DOCUMENT TEXT.
• • • • • • •

Amateur astronomer looks at a distant star just as it explodes

Amateur astronomer, Victor Buso, struck lucky in September 2016 when he decided to test out a new camera attached to his 16 inch telescope.

Keen to make sure his new toy was working, he took a few pictures and checked the output. He noticed something that should not have been there. On the edge of the snappily named NGC 613 galaxy there was a pinpoint of light which grew in subsequent images.

Supernova image

Images taken by Víctor Buso over a period of about an hour showed the supernova light suddenly appearing and brightening rapidly.

Buso took his discovery to astronomer Melina Bersten at the Instituto de Astrofísica de La Plata in Argentina, who immediately contacted an international group of astronomers to survey the celestial object.

Structural and composition information captured in the very first moments of a star’s explosion cannot be obtained in any other way, and scientists were quick to train the Shane 3-meter telescope at the University of California’s Lick Observatory near San Jose, California, and the twin 10-meter telescopes of the W. M. Keck Observatory on Maunakea, Hawaii, onto the expanding supernova.

• • • • • • •

MATERIAL PROVIDED.
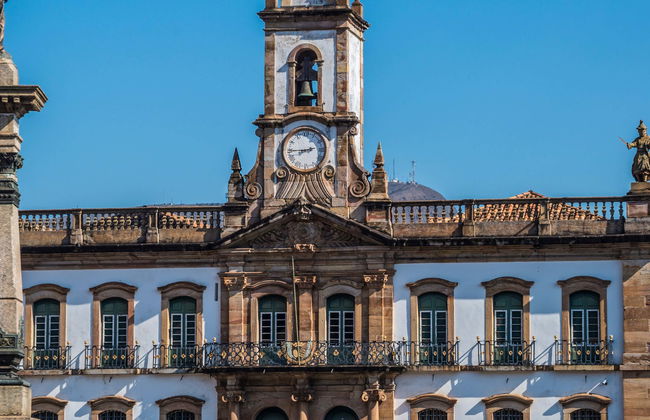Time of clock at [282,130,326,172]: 2:44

• • • • • • •

WRITTEN TASKS.
- 1) For each statement, say whether it agrees with the supernova article. Answer yes or no, and quote the words from the article that decide it.
(a) Buso was testing a new camera attached to his 16 inch telescope.
(b) The pinpoint of light appeared in the middle of the NGC 613 galaxy.
(c) Melina Bersten works at the Lick Observatory.
- 2) Reproduce the supernova article word for word, starting at "Keen to make" and ending at "and brightening rapidly.".
You can do this work without the listing.

ANSWERS BY TASK.
- 1)
(a) Yes: "when he decided to test out a new camera attached to his 16 inch telescope"
(b) No: "On the edge of the snappily named NGC 613 galaxy"
(c) No: "astronomer Melina Bersten at the Instituto de Astrofísica de La Plata in Argentina"

- 2)
Keen to make sure his new toy was working, he took a few pictures and checked the output. He noticed something that should not have been there. On the edge of the snappily named NGC 613 galaxy there was a pinpoint of light which grew in subsequent images.

Supernova image

Images taken by Víctor Buso over a period of about an hour showed the supernova light suddenly appearing and brightening rapidly.